LONDON – Over the next decade pharmacovigilance will move on from a sole focus on adverse drug reactions (ADRs) to encompass monitoring of the in-market efficacy of medicines, according to Guido Rasi, executive director of EMA.
Plans for the collection of efficacy data of marketed drugs will be agreed well before products are launched and the current binary system, in which safety and efficacy are separate concerns, will evolve to one that measures overall on-market performance of drugs, Rasi said in a forward-look to 2030, published in the journal, Clinical Pharmacology & Therapeutics.
Pharmacovigilance already is moving on from being a reactive activity that relies on spontaneous reports of suspected ADRs, to being a proactively planned process. But to move to the next level, oversight of drugs on the market needs to include both safety and efficacy.
“By 2030, for targeted new medicines, a planned monitoring of performance on the market will take place, with nearly real-time decision making by regulators to optimize safe and effective use,” said Rasi and co-authors Sabine Straus, chair of EMA’s safety committee and Peter Arlett, EMA’s head of pharmacovigilance.
The evolution of pharmacovigilance will draw on data from electronic health records (EHRs), disease registries, claims data, mobile apps and social media, and be harnessed by “radically enhanced” capabilities for collecting, integrating and analysing information.
It also will require greater collaboration between companies, regulators, health care professionals, patients and academics.
In particular, “EHRs and claims data can provide new insights in health, disease, and critically, the use and performance of medicines, including both benefits and risks,” said Rasi.
If such near real-time assessments become a reality, in-market data will feed into product labeling, health technology assessments of value, reimbursement decisions of payers and also support clinical decision making.
Despite progress in assessing and analyzing real world health data, the authors acknowledge more work is needed, of which developing a methodology for evaluating on-market efficacy is perhaps the greatest challenge.
Ensuring pharmacovigilance alerts reach the patient
Through another window in his crystal ball, Rasi foresees the EMA and other regulators engaging with patients and health care professionals “much more intensively” in order to ensure pharmacovigilance advice is acted on.
A recent review of the impact of regulators’ safety warnings found healthcare professionals do not always alter prescribing behavior in response.

DATASET EXTRACT -
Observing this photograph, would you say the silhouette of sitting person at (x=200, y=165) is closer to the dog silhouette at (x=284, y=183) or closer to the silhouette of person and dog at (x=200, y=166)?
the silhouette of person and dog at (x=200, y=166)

ACTIVITY LIST -
• A. Answer these questions from the pharmacovigilance article, one line per answer, marked the same way:
(i) Who chairs EMA's safety committee?
(ii) What five data sources will the evolution of pharmacovigilance draw on?
(iii) What did a recent review find about how healthcare professionals respond to regulators' safety warnings?
• B. Please resume the pharmacovigilance article, starting after its final sentence.

EXERCISE RESPONSES -
• A.
(i) Sabine Straus
(ii) Electronic health records (EHRs), disease registries, claims data, mobile apps and social media
(iii) They do not always alter prescribing behavior in response.

• B.
One of the most egregious cases in point was the alert in 2013 indicating use of the epilepsy and bipolar drug valproate during pregnancy poses a significant threat of birth defects and developmental disorders.
Although steps were taken to inform women of the risks, the message did not get through to patients and there was a “lack of impact of [the] stringent warnings,” in terms of prescribing practice, Rasi noted.
That led EMA to put in place new restrictions, in effect banning use of valproate during pregnancy, in March 2018.
But as recently as last month, the U.K. Medicines and Healthcare products Regulatory Agency reported that although much reduced, prescribing of valproate in pregnancy is still occurring.
“There is much further to go, if we are to be truly effective in responding to patients’ needs and to enable patients to use their medicines optimally,” Rasi wrote.
Whatever the opportunities real world evidence presents for improving pharmacovigilance, Rasi said the current system of flagging up problems in individual case safety reports (ICSRs), must continue.
At the end of 2018, EMA’s Eudravigilance database of ICSRs held over 14 million case reports. Around 55% of all new drug safety issues are detected from ICSRs, and the number of products that have been withdrawn based on these reports is also high.
While there are detractors who say the ICSR is dead (or should be dead), Rasi said, “The evidence suggests ICSRs remain a very useful data source for detecting potential new safety issues.”
However, he acknowledged ICSR reporting needs to get smarter. “Our message is to protect and improve ICSRs, our main source of safety signals,” Rasi said. “The ICRS is far from dead, but it can and should be improved.”